** MATERIALS PROVIDED **

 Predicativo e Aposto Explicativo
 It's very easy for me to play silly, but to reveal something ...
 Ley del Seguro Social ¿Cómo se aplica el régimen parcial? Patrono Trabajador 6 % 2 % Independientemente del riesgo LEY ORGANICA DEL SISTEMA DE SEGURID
---
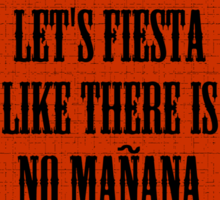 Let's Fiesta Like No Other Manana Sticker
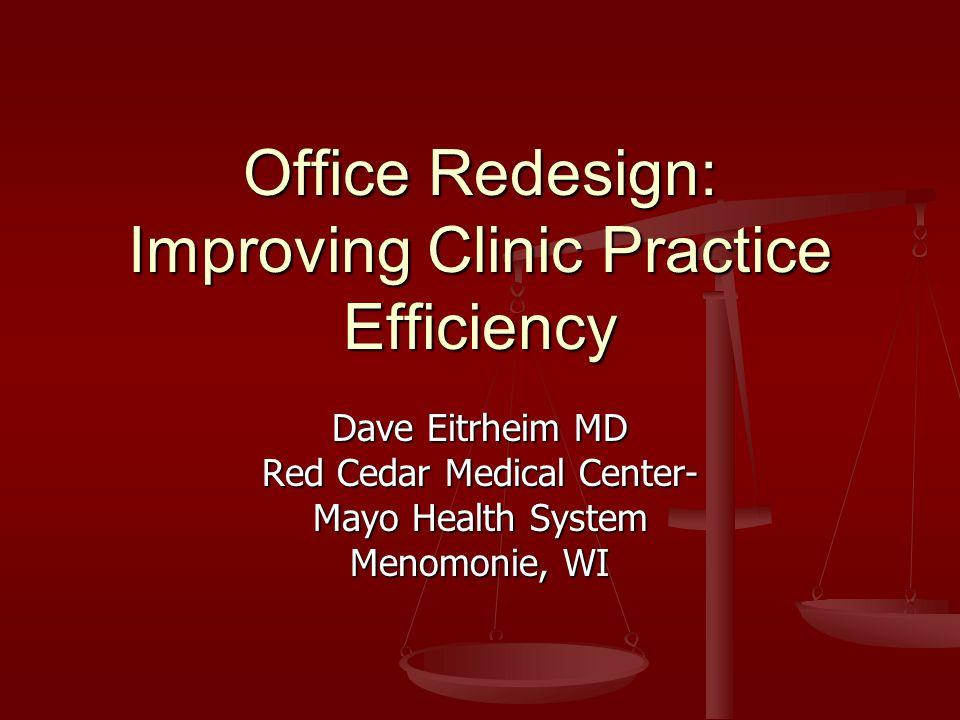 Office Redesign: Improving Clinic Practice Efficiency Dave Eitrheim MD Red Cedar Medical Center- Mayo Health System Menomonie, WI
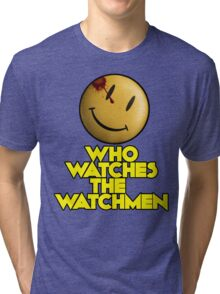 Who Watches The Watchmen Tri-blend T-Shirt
--
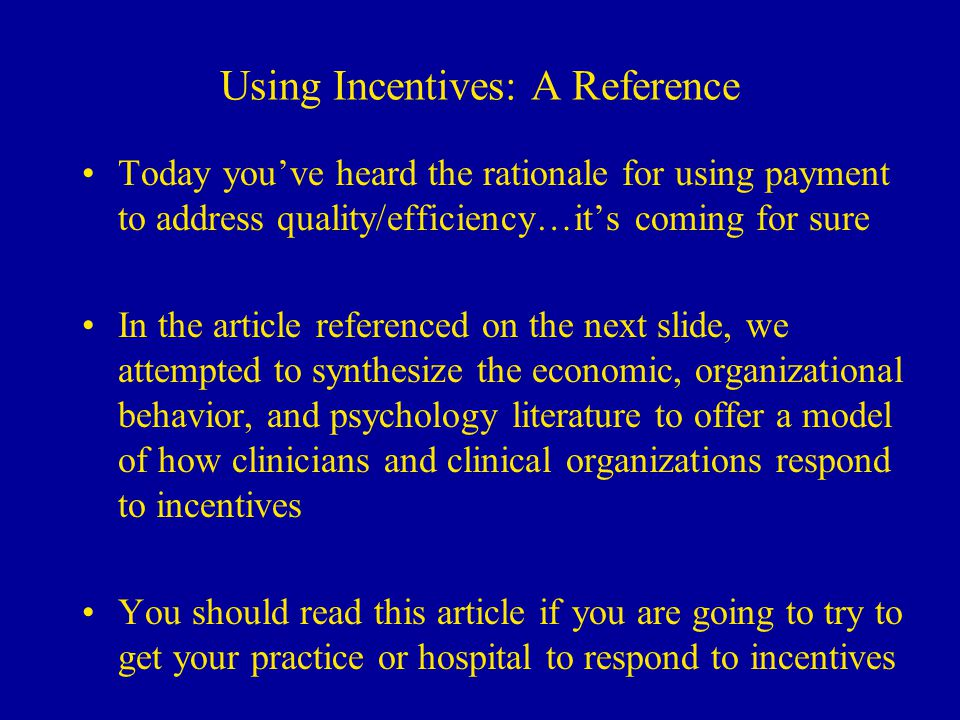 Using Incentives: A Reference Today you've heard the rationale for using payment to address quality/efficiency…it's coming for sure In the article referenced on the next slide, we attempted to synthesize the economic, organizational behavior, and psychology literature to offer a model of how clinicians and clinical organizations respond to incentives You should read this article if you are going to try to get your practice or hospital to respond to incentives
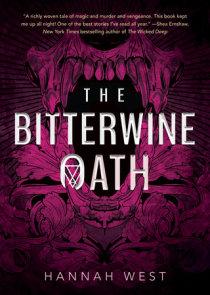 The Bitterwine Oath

** ACTIVITY **
Both end lines included, restate word for word the lines above from the line with "It's very easy" to the line with "Ley del Seguro", and nothing else.

** YOUR SOLUTION **
 It's very easy for me to play silly, but to reveal something ...
 Ley del Seguro Social ¿Cómo se aplica el régimen parcial? Patrono Trabajador 6 % 2 % Independientemente del riesgo LEY ORGANICA DEL SISTEMA DE SEGURID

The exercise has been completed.